Opens: 30/07/18
Deadline: 09/10/18
Amount: £600k (£3m total budget)
Duration: 36 months
The Medical Research Council (MRC) and the National Institute for Health Research (NIHR) are issuing a joint call for research projects into disease clustering in multimorbidity.
Funding is being made available for exploratory or hypothesis-driven research that will systematically identify or explore common disease clusters, their distributions in diverse groups, multimorbidity trajectories and/or underpinning mechanisms across the life course.
The call aims to support integrative population and patient studies using existing infrastructure and data sources including established cohorts, surveys, biobanks, and primary and secondary care data to identify new clusters of multimorbidity, biological, environmental, behavioural and socioeconomic multimorbidity risk factors, biomarkers and disease associations underpinned by common mechanistic pathways or induced by a pre-existing condition or its treatment.
Applications are considered that will contribute to building the evidence base for more focused research on specific types of multimorbidity or will generate data to enable larger-scale experimental medicine and stratified medicine studies.
Awards are expected to help establish new and galvanise existing research collaborations between clinical and academic experts from different research fields.
The scope of the call includes but is not limited to the following research topics:
- Disease clustering in defined population/patient groups.

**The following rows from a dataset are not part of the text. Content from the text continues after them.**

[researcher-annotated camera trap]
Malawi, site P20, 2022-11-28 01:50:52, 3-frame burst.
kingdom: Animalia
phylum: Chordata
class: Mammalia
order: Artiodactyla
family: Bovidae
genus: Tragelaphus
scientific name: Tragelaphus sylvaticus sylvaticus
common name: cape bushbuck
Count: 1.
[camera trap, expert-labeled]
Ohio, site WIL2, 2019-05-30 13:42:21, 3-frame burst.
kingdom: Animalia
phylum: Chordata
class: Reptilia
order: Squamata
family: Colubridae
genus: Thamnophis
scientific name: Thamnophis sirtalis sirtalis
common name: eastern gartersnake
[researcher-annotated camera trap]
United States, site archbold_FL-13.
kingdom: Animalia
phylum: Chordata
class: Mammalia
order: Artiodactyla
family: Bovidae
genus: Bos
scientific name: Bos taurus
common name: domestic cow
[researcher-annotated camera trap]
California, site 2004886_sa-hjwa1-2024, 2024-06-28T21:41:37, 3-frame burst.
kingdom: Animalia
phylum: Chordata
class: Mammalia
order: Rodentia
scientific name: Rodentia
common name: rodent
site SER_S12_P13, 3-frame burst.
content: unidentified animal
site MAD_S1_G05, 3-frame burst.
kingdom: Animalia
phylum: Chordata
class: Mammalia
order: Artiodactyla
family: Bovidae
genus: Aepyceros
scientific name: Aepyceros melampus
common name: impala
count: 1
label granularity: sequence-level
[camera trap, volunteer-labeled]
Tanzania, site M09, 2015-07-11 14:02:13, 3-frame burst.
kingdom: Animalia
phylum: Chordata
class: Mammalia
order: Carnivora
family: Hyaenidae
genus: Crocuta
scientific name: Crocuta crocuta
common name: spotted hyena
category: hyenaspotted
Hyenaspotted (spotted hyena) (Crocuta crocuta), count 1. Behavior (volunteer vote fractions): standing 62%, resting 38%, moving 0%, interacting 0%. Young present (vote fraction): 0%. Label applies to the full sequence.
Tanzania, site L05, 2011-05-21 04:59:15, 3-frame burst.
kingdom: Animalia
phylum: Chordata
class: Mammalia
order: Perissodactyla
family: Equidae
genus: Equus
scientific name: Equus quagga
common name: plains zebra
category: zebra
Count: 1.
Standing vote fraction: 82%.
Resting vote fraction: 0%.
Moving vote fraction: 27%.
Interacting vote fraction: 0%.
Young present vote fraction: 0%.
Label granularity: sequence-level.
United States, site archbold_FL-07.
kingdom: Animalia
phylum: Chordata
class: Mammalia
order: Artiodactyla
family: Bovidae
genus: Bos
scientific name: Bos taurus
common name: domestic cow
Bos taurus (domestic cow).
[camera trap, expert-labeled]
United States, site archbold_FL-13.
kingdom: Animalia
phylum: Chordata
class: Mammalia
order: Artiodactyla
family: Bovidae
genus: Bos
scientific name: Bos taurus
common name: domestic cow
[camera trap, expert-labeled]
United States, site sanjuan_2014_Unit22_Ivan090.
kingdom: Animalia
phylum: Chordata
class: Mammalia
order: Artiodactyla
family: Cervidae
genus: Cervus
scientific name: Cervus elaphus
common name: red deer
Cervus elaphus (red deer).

- Addressing prevalence and changes in multimorbidity during the life course (e.g. in childhood, during pregnancy or postpartum period).
- Social patterning and health inequalities associated with multimorbidity.
- Shared mechanistic pathways in common co-morbidities.
- Multimorbidity biomarkers, early predictors and genetic associations.
- Innovative methodological approaches, tools and technologies for capturing and measuring patients’ complexities in the context of multimorbidity.
- Enriching data for established population and clinical cohorts.
Proposals can only be led by an eligible UK-based Principal Investigator.
Overseas Co-investigators are permitted as long as the focus of a proposal is on the UK population.